>> BEGIN Provided records

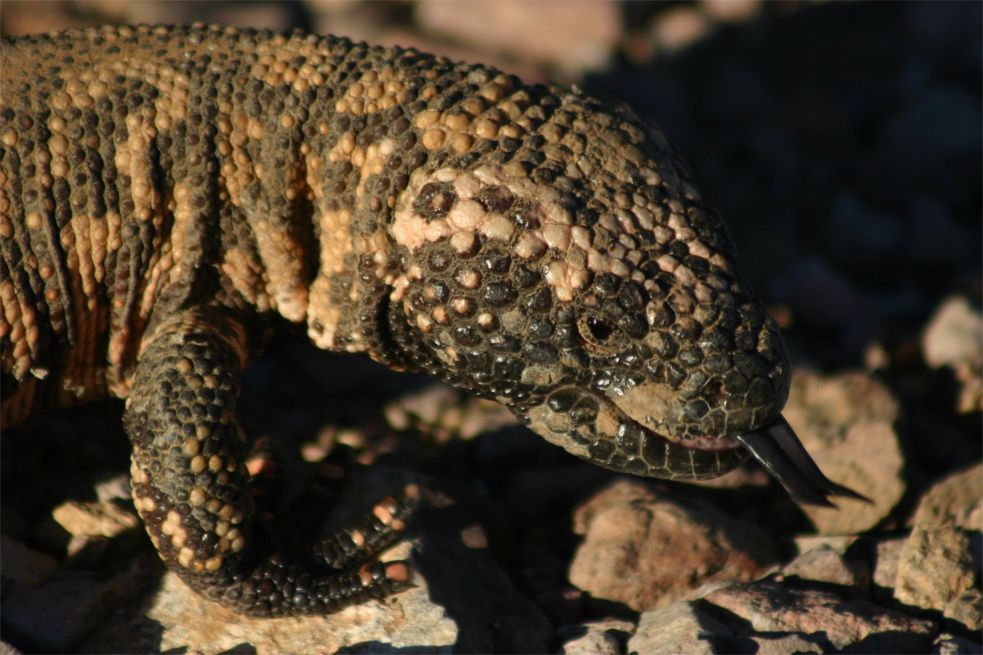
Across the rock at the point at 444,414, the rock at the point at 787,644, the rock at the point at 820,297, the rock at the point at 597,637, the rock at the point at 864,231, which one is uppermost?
the rock at the point at 864,231

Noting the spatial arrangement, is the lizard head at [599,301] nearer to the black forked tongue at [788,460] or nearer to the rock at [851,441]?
the black forked tongue at [788,460]

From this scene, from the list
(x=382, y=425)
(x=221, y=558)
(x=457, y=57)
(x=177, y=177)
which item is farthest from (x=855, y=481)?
(x=457, y=57)

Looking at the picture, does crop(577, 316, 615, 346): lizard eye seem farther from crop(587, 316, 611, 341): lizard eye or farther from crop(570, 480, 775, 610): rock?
crop(570, 480, 775, 610): rock

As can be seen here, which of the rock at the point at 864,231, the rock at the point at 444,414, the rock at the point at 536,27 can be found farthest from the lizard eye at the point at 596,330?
the rock at the point at 536,27

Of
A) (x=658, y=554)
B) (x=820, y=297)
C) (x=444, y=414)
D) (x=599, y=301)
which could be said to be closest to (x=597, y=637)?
(x=658, y=554)

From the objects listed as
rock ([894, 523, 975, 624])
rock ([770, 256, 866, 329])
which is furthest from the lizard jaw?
rock ([770, 256, 866, 329])

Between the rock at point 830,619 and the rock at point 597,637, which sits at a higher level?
the rock at point 830,619

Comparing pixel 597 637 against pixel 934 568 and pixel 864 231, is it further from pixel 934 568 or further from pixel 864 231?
pixel 864 231
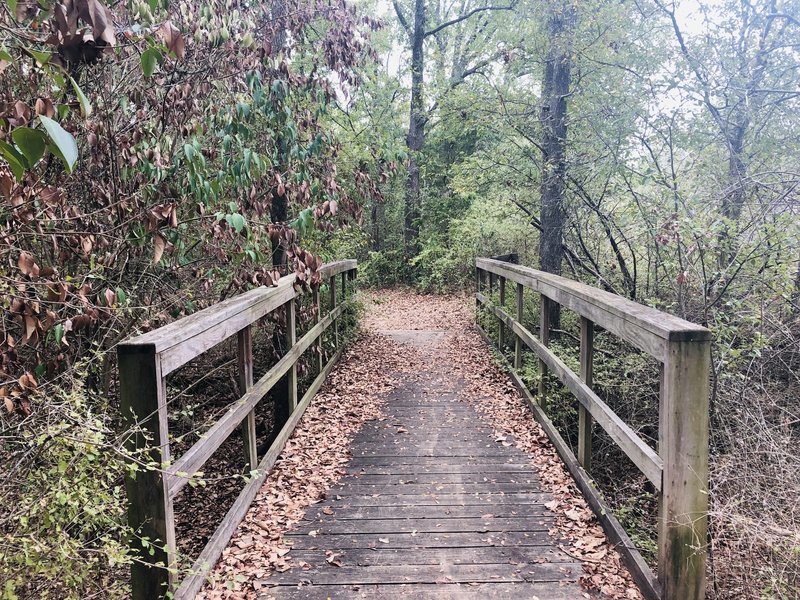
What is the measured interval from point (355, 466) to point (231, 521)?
1190mm

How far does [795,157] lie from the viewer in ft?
19.2

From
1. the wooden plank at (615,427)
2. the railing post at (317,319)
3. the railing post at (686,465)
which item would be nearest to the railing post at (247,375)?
the railing post at (317,319)

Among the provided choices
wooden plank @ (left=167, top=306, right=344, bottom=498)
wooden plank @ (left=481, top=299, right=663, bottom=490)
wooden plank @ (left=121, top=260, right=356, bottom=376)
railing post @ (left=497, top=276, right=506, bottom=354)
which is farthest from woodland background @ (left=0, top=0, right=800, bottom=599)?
railing post @ (left=497, top=276, right=506, bottom=354)

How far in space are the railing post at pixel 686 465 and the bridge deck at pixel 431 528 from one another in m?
0.51

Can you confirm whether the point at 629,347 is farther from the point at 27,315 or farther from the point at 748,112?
the point at 27,315

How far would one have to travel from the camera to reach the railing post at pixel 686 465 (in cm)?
236

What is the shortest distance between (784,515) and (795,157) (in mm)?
4687

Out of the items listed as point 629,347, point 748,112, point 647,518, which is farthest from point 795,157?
point 647,518

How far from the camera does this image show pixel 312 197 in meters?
4.96

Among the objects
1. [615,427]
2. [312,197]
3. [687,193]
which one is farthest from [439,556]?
[687,193]

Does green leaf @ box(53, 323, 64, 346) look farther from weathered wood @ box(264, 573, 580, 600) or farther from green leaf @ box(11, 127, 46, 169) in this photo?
green leaf @ box(11, 127, 46, 169)

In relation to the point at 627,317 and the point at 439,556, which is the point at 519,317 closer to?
the point at 627,317

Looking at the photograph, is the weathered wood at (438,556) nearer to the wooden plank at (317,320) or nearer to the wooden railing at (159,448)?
the wooden railing at (159,448)

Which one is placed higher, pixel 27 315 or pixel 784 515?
pixel 27 315
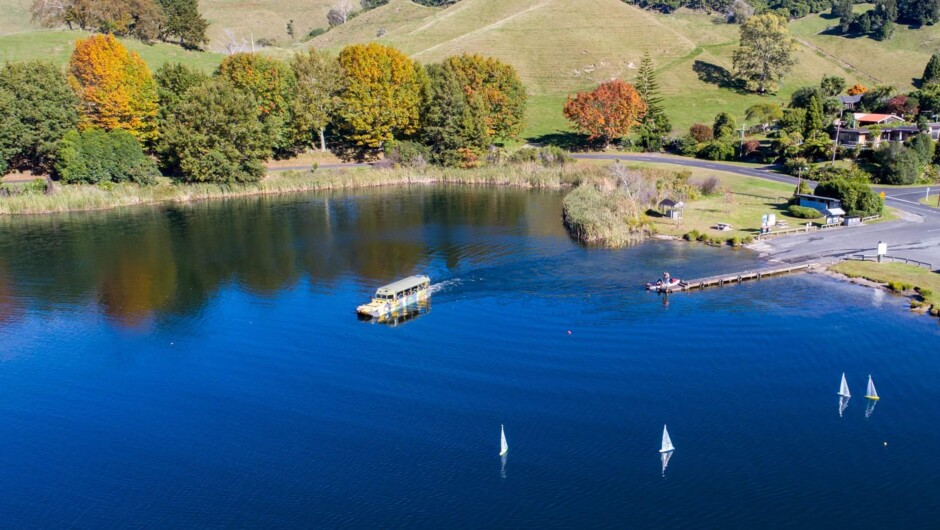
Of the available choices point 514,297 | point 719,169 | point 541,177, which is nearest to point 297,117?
point 541,177

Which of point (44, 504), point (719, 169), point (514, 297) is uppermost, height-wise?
point (719, 169)

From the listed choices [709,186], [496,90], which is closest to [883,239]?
[709,186]

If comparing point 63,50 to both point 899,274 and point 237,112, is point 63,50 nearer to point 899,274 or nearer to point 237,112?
point 237,112

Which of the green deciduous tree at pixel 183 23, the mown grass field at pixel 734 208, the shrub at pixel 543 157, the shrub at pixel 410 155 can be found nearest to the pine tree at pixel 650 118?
the shrub at pixel 543 157

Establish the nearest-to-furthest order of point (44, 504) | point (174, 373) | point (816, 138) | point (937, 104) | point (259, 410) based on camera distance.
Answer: point (44, 504) < point (259, 410) < point (174, 373) < point (816, 138) < point (937, 104)

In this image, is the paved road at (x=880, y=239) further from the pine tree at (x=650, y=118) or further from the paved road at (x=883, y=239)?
the pine tree at (x=650, y=118)

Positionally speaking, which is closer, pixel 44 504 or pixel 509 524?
pixel 509 524

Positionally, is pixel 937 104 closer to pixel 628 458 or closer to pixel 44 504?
pixel 628 458
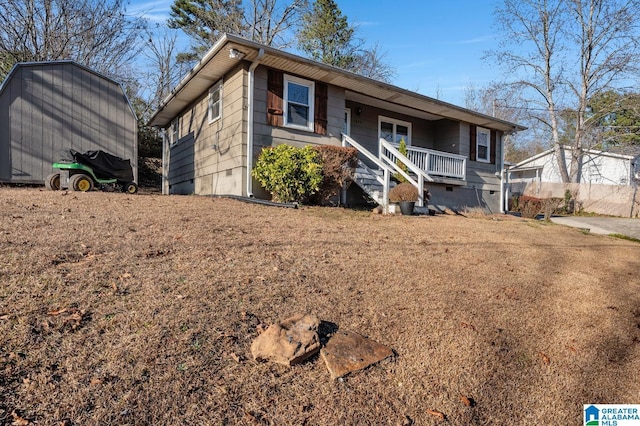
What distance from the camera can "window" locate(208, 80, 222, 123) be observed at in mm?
10078

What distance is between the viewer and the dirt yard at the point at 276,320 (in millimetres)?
1979

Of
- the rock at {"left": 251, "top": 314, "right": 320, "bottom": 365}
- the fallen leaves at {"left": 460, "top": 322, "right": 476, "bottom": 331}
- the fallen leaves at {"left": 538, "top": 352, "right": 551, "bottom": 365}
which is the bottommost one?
the fallen leaves at {"left": 538, "top": 352, "right": 551, "bottom": 365}

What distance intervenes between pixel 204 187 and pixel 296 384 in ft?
32.2

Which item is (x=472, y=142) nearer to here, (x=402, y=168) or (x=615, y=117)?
(x=402, y=168)

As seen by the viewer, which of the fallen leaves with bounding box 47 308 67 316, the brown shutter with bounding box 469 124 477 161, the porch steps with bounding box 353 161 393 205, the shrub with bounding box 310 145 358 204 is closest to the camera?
the fallen leaves with bounding box 47 308 67 316

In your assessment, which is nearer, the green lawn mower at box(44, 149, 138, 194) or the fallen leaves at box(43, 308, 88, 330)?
the fallen leaves at box(43, 308, 88, 330)

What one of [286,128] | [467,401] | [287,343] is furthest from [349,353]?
[286,128]

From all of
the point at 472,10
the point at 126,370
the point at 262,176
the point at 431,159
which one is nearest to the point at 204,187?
the point at 262,176

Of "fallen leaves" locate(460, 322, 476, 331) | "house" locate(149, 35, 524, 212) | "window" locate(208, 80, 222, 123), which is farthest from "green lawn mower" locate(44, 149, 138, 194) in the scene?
"fallen leaves" locate(460, 322, 476, 331)

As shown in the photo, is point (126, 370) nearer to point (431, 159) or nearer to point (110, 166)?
point (110, 166)

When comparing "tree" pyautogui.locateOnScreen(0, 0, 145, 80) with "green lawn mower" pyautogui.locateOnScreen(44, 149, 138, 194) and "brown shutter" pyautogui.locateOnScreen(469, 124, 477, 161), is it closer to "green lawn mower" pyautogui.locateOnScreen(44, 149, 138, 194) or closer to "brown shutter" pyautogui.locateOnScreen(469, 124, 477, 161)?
"green lawn mower" pyautogui.locateOnScreen(44, 149, 138, 194)

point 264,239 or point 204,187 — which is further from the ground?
point 204,187

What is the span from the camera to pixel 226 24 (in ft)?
70.0

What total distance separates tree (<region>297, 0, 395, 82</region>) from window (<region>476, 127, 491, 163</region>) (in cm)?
1076
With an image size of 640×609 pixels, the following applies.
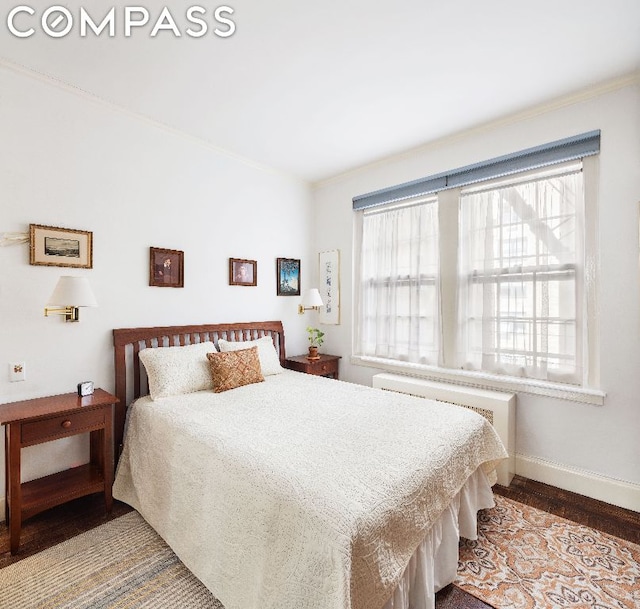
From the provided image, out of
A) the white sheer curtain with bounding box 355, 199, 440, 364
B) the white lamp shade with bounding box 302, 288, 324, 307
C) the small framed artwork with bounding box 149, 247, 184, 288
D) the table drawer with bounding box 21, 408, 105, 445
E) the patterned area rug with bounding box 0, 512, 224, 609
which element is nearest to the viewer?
the patterned area rug with bounding box 0, 512, 224, 609

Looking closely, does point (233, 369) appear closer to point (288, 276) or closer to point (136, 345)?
point (136, 345)

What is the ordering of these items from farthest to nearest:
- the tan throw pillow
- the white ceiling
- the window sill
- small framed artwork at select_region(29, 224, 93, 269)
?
the tan throw pillow, the window sill, small framed artwork at select_region(29, 224, 93, 269), the white ceiling

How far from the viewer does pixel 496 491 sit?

>> END Provided records

## [Your goal]
Please locate every line in the rows above that contains the word "right", and copy each of those lines in full. Case counts.

## [The solution]
wooden plank @ (left=167, top=306, right=344, bottom=498)
wooden plank @ (left=481, top=299, right=663, bottom=490)
wooden plank @ (left=121, top=260, right=356, bottom=376)
railing post @ (left=497, top=276, right=506, bottom=354)
which is farthest from woodland background @ (left=0, top=0, right=800, bottom=599)?
railing post @ (left=497, top=276, right=506, bottom=354)
- the rock at {"left": 251, "top": 314, "right": 320, "bottom": 365}
- the fallen leaves at {"left": 460, "top": 322, "right": 476, "bottom": 331}
- the fallen leaves at {"left": 538, "top": 352, "right": 551, "bottom": 365}
the fallen leaves at {"left": 538, "top": 352, "right": 551, "bottom": 365}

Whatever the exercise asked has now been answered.